CLINICAL RESEARCH: CLINICAL TRIAL
Increased Rate of Stent Thrombosis and Target Lesion Revascularization After Filter Protection in Primary Percutaneous Coronary Intervention for ST-Segment Elevation Myocardial Infarction15-Month Follow-Up of the DEDICATION (Drug Elution and Distal Protection in ST Elevation Myocardial Infarction) Trial
Anne Kaltoft, MD, PhD*,*,
Henning Kelbæk, MD, DMSci ,
Lene Kløvgaard, RN ,
Christian Juhl Terkelsen, MD, PhD*,
Peter Clemmensen, MD, DMSci ,
Steffen Helqvist, MD, DMSci ,
Jens Flensted Lassen, MD, PhD* and
Leif Thuesen, MD, DMSci*
* Department of Cardiology, Aarhus University Hospital, Skejby, Denmark
Department of Cardiology, Copenhagen University Hospital, Rigshospitalet, Copenhagen, Denmark
Manuscript received July 13, 2009;
revised manuscript received September 4, 2009,
accepted September 14, 2009.
* Reprint requests and correspondence: Dr. Anne Kaltoft, Department of Cardiology B, Aarhus University Hospital, Brendstrupgaardsvej 100, Skejby, 8200 Aarhus N, Denmark (Email: annekaltoft{at}stofanet.dk).
Objectives: The purpose of this study was to evaluate the long-term effects of distal protection during percutaneous coronary intervention (PCI) for ST-segment elevation myocardial infarction (STEMI).
Background: The use of distal filter protection during primary PCI increases procedure complexity and may influence lesion treatment and stent implantation.
Methods: The STEMI patients were assigned to distal protection (DP) (n = 312) or conventional treatment (CT) (n = 314).
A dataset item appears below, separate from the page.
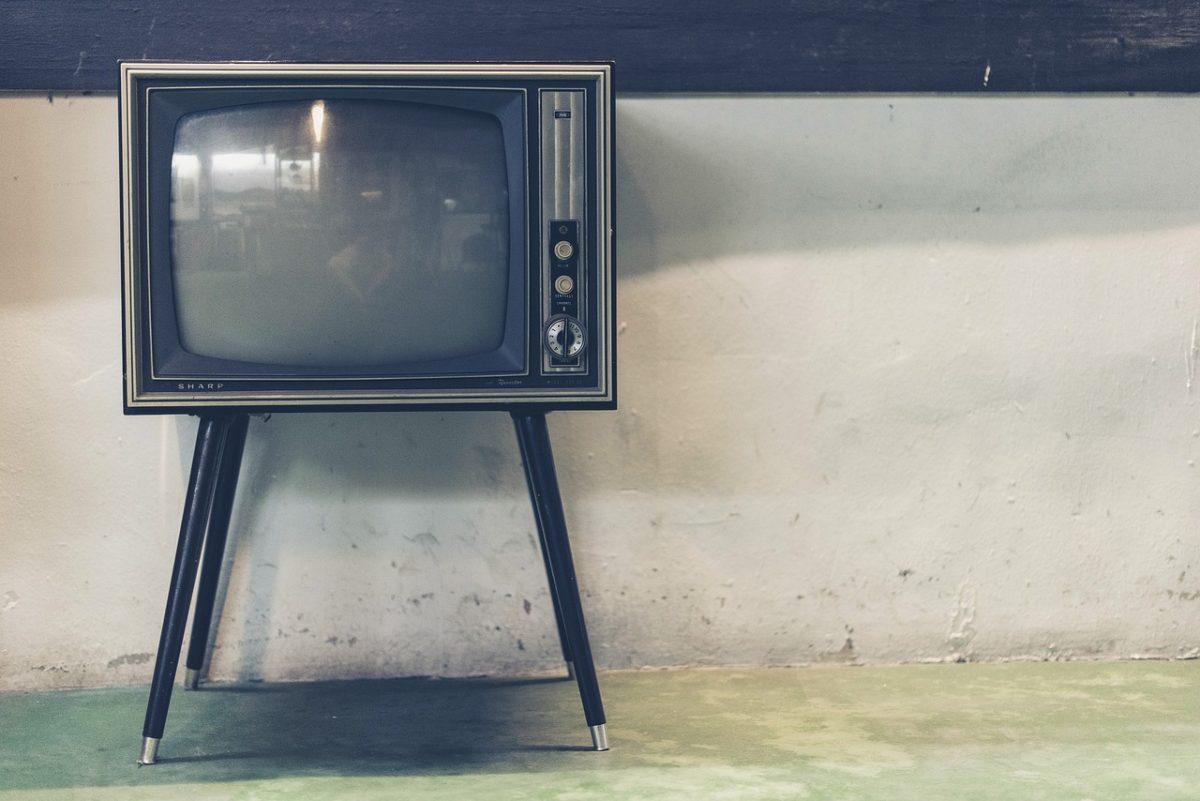 Wspólny odsapnięcie przed telewizorem, czy też niedzielne serialowe popołudnie, umila nam czas wolny ,a także pozwala się zrelaksować.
Clinical follow-up was performed after 1, 6, and 15 months, and angiographic follow-up after 8 months. All target lesion revascularizations (TLRs) were clinically driven. We report the pre-specified end points of stent thrombosis according to the criteria of the Academic Research Consortium, TLR, and reinfarction after 15 months.
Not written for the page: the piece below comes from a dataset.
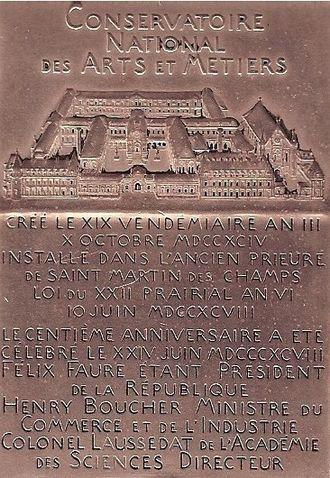 Conservatoire national des arts et métiers - Medal of the Conservatoire National des Arts et Métiers.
Results: The total number of stent thrombosis was 11 in the DP group and 4 in the CT group (p = 0.06). The rate of definite stent thrombosis was significantly increased in the DP group as compared with the CT group, with 9 cases versus 1 (p = 0.01). Clinically driven TLRs (31 patients vs. 18 patients, p = 0.05) and clinically driven target vessel revascularizations (37 patients vs. 22 patients, p = 0.04) were more frequent in the DP group.
Conclusions: In primary PCI for STEMI, the routine use of DP increased the incidence of stent thrombosis and clinically driven target lesion/vessel revascularization during 15 months of follow-up. (Drug Elution and Distal Protection in ST Elevation Myocardial Infarction Trial [DEDICATION]; NCT00192868)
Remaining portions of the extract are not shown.